If you believe this is true, hire and reward people based on outcomes, and let them find their best moments and methods to reach them. This can be challenging - you need to understand how to define and evolve those outcomes and how to fulfill your role to support your people to meet them. Not every leader or organization can do this.
Additionally, high-creativity work is inherently unpredictable. There are an awful lot of bad ideas that pave the way to the good ones. You need to have the stomach for unpredictability and the ability to communicate to the business the value of patience and trust. You need to be able to turn qualitative signals into measurable and believable milestones to bridge those gaps. Not every leader or organization can do this, either.

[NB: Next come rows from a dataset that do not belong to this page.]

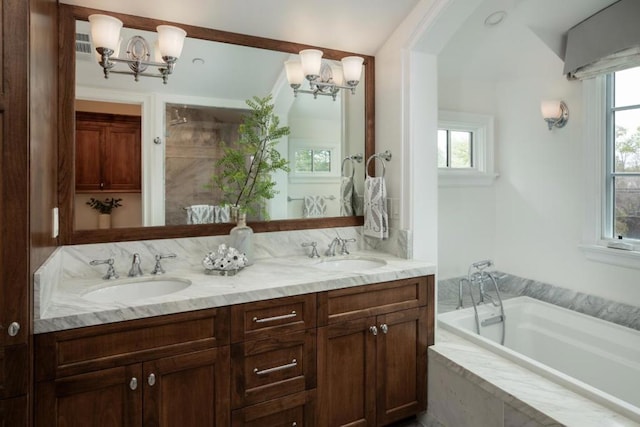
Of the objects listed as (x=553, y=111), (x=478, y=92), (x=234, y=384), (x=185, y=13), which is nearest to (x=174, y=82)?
→ (x=185, y=13)

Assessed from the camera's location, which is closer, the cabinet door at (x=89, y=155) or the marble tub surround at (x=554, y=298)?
the cabinet door at (x=89, y=155)

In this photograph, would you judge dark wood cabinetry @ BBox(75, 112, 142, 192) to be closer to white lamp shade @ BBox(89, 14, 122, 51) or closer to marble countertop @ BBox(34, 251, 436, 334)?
white lamp shade @ BBox(89, 14, 122, 51)

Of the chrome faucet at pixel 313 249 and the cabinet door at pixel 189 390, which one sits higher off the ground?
the chrome faucet at pixel 313 249

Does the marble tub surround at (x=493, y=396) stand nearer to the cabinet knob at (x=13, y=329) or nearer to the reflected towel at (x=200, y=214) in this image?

These are leadership and organizational skills and priorities, not location or schedule problems.
Point 2 is a lot more interesting. If your business requires spontaneity and physical proximity to form connections, then you are deciding that there is no alternative - no possibility to be intentional instead.
Being intentional about how to best bring people together synchronously to connect, inform, brainstorm or decide means respecting the time and attention of your people, making every attendee matter, and facilitating an outcome that is clearly aligned with the most important goals of the business. The process of getting there requires asynchronous work - recording and conveying information efficiently before the meeting takes place.
In this sense, RTO can be an implicit reaction to having low bar on communication skills. As with managing to outcomes, this lack of communication skill is a leadership problem, not a location or schedule problem.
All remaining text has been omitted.